American banjo maker

Okie Adams (June 18, 1923 – November 16, 2007), born Carl Frederick Adams, was an American expert banjo maker, having provided unique, hand-crafted banjos to the likes of Doc Watson and Tom Sauber, among many others.

==Career==
Okie's banjos were entirely hand-made using his custom 'block pot' technique, which consisted of turning out a glued together ring of wood, usually walnut or maple, or a combination thereof. They are heavier than most, with a slightly wider neck (Okie claims this was favored by the guitar players he was trying to convert to banjo) and often the peghead is inlaid with a variety of shapes and symbols that are Okie signatures - a tall cowboy hat, claw hammer or double claw hammer, and a crescent moon with star.

Allen Hart uses an Okie Adams banjo on his "Old Time Banjo" album, playing in the claw-hammer style Okie favored and encouraged.

Okie was a consistent presence on the West Coast folk festival circuit, and his son Jim 'Okie Jr.' Adams plays and competes often, wielding his father's prized banjos. Always a teacher, Okie's generosity touched and inspired many musicians and banjo makers, among them Greg Deering, founder of Deering Banjo company who recently stated that he'd produced and sent out over 60,000 banjos from his workshop and "there was a part of Okie Adams in every single one."
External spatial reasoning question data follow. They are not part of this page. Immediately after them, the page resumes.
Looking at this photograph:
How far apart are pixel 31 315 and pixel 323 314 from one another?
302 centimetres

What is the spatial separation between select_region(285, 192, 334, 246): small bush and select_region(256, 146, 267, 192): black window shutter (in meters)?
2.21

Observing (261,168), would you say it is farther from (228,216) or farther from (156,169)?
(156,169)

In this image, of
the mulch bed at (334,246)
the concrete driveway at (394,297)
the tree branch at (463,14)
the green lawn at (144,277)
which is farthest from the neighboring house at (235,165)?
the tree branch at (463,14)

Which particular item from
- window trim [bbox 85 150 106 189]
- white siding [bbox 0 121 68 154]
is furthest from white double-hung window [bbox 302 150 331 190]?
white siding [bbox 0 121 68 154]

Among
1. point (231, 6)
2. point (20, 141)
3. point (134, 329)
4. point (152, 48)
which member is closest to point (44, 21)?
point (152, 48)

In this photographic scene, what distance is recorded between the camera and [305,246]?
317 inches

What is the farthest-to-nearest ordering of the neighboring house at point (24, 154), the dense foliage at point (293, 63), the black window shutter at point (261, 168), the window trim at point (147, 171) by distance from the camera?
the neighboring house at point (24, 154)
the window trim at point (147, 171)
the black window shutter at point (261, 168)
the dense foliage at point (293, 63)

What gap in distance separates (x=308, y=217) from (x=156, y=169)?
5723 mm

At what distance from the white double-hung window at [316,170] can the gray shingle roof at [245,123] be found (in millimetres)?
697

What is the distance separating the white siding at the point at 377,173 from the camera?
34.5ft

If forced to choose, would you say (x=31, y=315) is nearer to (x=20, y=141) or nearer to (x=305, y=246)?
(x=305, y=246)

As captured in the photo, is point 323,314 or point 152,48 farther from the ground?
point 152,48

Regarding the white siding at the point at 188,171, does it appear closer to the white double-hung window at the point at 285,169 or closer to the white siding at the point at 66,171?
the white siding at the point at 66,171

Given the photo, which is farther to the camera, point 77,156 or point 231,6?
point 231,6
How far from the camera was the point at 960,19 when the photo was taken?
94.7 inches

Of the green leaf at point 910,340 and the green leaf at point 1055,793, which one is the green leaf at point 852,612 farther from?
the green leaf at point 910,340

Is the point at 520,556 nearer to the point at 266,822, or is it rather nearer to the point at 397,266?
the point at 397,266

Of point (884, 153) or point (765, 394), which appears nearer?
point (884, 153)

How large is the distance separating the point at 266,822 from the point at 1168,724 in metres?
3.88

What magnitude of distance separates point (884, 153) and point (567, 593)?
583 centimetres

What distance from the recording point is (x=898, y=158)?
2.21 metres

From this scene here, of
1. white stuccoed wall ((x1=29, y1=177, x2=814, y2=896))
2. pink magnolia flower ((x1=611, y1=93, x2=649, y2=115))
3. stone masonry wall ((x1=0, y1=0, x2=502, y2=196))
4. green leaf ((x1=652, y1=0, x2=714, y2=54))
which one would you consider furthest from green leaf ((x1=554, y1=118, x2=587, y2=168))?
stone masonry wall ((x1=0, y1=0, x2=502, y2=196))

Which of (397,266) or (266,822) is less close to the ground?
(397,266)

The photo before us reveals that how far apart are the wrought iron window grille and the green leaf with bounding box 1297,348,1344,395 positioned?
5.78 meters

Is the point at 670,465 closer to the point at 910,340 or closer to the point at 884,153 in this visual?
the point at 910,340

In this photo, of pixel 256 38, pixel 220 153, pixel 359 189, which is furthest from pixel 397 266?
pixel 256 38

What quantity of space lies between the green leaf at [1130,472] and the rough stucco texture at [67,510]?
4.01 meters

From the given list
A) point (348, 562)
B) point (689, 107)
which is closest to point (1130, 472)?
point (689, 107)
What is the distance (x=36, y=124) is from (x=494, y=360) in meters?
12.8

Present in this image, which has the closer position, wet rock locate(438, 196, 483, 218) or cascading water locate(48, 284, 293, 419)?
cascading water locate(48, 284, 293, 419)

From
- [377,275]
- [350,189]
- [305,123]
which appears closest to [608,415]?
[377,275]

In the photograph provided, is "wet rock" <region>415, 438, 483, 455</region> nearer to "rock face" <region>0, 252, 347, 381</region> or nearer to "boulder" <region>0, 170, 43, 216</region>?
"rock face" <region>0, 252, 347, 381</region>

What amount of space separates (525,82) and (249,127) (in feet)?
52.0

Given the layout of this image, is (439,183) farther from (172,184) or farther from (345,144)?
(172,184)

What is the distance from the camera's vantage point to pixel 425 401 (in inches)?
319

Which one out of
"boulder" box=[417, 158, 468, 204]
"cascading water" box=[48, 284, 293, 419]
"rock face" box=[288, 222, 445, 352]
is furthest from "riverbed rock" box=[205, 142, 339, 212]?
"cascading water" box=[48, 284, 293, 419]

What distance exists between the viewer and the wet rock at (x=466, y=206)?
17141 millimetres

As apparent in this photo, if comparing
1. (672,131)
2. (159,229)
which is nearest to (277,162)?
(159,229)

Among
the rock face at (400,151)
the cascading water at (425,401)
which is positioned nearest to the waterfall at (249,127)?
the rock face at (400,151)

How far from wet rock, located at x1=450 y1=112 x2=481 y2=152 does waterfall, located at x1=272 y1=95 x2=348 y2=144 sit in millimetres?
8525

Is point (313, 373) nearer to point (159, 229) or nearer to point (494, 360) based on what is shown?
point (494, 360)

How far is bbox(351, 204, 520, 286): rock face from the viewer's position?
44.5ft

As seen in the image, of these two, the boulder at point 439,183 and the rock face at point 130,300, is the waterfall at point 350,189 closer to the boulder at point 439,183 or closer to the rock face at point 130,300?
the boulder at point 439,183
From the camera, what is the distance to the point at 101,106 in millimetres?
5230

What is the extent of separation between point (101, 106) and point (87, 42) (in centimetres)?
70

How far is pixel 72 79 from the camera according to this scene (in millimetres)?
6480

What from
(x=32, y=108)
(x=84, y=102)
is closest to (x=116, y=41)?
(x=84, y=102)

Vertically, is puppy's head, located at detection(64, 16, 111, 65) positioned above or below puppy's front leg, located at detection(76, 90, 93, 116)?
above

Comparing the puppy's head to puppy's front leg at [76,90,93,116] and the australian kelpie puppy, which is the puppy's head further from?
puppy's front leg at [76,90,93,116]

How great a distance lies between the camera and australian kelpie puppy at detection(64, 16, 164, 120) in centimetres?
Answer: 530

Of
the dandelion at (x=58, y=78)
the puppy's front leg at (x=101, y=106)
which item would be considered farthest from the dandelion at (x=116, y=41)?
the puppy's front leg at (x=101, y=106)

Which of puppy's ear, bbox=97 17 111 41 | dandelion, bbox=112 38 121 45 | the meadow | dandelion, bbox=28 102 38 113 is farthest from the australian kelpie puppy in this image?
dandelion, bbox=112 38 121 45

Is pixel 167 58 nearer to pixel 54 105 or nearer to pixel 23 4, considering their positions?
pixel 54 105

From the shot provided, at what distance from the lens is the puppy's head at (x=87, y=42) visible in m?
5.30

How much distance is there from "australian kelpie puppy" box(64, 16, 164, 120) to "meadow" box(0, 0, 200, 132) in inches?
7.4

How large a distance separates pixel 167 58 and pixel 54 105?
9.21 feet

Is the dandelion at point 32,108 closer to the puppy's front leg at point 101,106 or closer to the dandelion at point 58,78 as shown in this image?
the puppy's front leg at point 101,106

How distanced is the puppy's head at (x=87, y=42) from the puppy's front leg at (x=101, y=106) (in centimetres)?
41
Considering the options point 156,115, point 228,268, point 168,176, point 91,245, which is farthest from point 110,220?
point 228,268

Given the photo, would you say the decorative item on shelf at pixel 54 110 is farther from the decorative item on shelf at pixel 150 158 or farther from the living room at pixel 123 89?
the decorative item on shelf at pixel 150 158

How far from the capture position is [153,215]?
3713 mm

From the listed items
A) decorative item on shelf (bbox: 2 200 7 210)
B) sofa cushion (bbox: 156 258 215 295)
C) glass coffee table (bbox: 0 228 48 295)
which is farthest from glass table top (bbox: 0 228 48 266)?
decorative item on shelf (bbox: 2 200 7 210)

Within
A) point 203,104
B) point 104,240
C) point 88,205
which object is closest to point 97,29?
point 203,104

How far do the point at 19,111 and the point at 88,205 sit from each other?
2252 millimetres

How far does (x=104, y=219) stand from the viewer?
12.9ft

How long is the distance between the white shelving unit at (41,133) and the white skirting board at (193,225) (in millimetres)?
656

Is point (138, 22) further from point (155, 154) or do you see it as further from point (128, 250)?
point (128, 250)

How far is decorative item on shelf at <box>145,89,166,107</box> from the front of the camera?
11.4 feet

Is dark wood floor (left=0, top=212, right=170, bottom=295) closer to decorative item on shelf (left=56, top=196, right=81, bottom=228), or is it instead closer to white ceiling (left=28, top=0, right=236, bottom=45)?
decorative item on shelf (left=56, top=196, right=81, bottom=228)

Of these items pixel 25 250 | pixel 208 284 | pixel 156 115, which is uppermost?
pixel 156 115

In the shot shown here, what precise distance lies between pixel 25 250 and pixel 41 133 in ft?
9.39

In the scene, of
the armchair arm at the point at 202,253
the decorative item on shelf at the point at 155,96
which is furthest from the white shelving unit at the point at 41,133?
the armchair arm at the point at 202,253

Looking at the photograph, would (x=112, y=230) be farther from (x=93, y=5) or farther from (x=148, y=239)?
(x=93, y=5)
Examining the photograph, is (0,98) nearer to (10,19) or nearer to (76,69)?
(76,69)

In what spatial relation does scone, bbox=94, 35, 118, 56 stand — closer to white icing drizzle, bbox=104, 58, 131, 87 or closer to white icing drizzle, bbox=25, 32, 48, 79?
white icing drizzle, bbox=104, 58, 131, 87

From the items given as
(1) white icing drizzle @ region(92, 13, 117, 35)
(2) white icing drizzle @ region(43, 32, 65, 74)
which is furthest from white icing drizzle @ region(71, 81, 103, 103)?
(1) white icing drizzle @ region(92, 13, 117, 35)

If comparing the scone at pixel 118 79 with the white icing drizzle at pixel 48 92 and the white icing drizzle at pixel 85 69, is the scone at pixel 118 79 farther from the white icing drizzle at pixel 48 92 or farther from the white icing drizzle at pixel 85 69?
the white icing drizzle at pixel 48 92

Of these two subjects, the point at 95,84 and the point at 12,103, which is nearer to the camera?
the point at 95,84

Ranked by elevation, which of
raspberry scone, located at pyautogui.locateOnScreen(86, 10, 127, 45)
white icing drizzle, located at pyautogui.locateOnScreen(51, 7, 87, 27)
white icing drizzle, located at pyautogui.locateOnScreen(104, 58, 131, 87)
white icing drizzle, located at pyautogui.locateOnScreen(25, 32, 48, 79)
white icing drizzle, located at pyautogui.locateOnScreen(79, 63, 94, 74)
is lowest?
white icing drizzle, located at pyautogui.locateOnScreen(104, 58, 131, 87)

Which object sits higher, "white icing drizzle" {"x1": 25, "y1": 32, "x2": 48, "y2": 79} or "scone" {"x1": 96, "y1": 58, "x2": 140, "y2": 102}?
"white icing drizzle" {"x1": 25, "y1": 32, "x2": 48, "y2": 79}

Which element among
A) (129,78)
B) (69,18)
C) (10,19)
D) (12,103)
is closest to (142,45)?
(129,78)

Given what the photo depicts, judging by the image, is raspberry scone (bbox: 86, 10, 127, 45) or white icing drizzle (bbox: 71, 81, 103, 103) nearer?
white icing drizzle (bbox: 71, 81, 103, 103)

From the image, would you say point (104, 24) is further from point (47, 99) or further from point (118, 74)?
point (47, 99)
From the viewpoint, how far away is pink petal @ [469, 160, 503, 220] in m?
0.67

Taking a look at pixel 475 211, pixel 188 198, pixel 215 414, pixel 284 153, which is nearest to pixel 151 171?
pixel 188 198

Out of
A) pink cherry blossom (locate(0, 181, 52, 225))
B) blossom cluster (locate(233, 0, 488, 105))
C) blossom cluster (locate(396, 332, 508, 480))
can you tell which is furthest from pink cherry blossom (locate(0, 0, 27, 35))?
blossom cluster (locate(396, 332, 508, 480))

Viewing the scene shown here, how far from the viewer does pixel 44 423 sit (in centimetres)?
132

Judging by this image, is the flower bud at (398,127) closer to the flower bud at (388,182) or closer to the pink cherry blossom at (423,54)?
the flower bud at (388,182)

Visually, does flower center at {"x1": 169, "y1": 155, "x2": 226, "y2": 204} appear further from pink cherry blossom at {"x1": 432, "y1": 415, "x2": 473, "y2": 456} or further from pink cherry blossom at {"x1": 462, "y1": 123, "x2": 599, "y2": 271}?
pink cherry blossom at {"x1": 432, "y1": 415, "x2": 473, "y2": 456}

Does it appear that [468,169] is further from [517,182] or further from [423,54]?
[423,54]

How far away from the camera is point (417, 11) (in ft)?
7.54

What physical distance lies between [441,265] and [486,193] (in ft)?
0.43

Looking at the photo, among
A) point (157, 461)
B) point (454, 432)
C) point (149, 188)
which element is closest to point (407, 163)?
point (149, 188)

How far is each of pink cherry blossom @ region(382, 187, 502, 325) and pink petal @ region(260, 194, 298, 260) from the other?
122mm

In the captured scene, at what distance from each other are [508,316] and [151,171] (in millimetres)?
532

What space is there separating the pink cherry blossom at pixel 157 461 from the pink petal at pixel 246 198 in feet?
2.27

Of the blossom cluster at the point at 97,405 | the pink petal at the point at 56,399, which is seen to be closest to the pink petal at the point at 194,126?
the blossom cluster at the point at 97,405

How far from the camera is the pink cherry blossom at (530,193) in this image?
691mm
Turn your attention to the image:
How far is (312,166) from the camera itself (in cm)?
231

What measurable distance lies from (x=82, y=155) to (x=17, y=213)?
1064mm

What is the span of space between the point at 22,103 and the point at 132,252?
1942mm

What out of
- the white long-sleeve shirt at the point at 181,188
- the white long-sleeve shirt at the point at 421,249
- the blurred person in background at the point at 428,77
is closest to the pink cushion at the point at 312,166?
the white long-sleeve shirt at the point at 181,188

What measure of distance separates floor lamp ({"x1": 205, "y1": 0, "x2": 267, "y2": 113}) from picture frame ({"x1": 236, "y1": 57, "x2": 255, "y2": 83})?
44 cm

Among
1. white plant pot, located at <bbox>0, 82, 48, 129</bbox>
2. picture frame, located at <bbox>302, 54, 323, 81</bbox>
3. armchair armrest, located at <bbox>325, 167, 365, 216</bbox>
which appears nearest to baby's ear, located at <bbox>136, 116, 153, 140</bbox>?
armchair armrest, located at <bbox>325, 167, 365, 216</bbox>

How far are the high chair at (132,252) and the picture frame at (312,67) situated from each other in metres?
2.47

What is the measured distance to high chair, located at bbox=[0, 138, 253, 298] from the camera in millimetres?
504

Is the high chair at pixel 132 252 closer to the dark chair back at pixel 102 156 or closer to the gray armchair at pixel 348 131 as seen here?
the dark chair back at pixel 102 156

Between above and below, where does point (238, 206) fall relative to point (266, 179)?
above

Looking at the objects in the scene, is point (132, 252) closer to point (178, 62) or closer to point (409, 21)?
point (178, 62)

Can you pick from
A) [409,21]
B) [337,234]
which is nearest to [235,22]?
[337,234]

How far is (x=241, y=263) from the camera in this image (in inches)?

He was also an accomplished race-car component maker, known for the Okie Adams "drop axle" he developed whilst working as a welder in 'blairs' automotive of Pasadena during the 1960s.

==Death==
Adams died at the age of 84 of smoke inhalation when his home in Eagle Rock, California, burned down on November 16, 2007. The exact cause of the fire has yet to be determined conclusively.